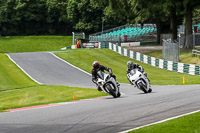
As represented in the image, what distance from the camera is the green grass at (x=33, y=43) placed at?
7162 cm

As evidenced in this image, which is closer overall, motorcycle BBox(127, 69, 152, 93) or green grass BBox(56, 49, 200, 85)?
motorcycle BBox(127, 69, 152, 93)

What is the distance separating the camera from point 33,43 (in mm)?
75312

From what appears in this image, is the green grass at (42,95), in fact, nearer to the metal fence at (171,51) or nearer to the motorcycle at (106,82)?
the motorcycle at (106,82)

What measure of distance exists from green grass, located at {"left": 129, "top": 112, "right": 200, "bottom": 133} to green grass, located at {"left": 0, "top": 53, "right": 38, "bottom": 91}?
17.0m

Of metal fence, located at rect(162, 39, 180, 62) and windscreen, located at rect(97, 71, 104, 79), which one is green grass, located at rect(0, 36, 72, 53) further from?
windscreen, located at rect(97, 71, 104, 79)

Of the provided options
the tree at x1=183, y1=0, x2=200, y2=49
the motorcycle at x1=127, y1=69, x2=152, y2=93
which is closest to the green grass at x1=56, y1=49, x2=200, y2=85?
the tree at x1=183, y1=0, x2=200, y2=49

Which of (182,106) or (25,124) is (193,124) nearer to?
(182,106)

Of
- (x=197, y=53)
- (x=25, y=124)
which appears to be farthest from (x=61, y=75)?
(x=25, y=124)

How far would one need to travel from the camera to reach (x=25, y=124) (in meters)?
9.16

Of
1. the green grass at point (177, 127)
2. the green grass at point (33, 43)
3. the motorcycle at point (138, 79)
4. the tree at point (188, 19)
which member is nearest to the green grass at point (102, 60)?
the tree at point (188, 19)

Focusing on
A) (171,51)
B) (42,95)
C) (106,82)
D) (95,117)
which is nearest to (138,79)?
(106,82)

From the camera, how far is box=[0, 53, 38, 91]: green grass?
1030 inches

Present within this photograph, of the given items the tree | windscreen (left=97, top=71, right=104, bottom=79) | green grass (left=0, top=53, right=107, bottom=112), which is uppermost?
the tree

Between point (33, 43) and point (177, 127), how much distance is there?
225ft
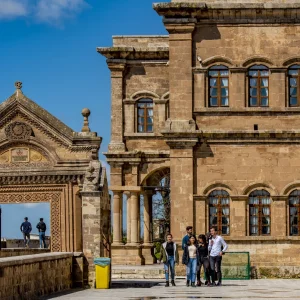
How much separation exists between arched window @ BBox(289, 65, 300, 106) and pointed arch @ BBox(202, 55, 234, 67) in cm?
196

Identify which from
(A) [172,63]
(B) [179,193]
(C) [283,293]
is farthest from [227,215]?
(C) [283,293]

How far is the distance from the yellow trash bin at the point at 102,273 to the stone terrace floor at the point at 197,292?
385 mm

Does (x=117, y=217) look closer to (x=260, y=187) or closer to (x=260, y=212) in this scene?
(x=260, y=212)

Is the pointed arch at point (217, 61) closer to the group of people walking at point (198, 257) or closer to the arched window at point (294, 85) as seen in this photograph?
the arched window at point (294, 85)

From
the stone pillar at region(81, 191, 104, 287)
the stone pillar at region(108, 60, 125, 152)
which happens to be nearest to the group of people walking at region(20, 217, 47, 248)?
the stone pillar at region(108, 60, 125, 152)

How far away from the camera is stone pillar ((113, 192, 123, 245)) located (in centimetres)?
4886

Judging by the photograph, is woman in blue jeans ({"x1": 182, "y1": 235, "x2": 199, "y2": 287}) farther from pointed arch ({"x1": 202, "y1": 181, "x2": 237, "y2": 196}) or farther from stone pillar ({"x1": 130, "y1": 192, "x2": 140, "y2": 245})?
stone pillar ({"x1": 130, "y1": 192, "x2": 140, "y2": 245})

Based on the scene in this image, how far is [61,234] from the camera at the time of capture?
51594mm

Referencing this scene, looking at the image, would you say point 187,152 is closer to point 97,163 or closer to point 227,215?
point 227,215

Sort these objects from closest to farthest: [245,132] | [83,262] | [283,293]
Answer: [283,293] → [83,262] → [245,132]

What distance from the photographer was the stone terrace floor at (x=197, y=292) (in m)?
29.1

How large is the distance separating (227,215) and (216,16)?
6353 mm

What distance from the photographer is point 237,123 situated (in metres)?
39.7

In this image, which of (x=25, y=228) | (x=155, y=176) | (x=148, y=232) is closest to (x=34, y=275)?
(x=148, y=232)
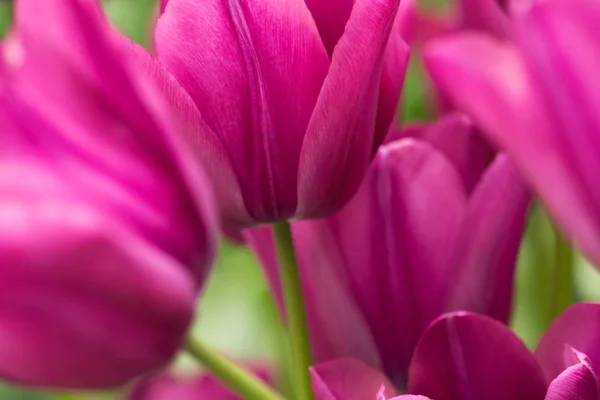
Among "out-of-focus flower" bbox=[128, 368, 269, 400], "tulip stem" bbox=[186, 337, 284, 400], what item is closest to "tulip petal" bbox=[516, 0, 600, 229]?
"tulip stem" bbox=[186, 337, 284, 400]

> **Request**:
Recast the lines above as a numbered list, from the line containing "What distance from the photographer is" through the end of the lines. Leave out blank lines and pictures.

> **Solution to this task**:
1. What distance from the photographer is point 237,123 situated (in metres)?
2. 39.7
3. In this image, which of (x=25, y=228) | (x=155, y=176) | (x=148, y=232) is closest to (x=34, y=275)?
4. (x=148, y=232)
5. Among "out-of-focus flower" bbox=[128, 368, 269, 400], "tulip stem" bbox=[186, 337, 284, 400], what item is closest to "tulip petal" bbox=[516, 0, 600, 229]?
6. "tulip stem" bbox=[186, 337, 284, 400]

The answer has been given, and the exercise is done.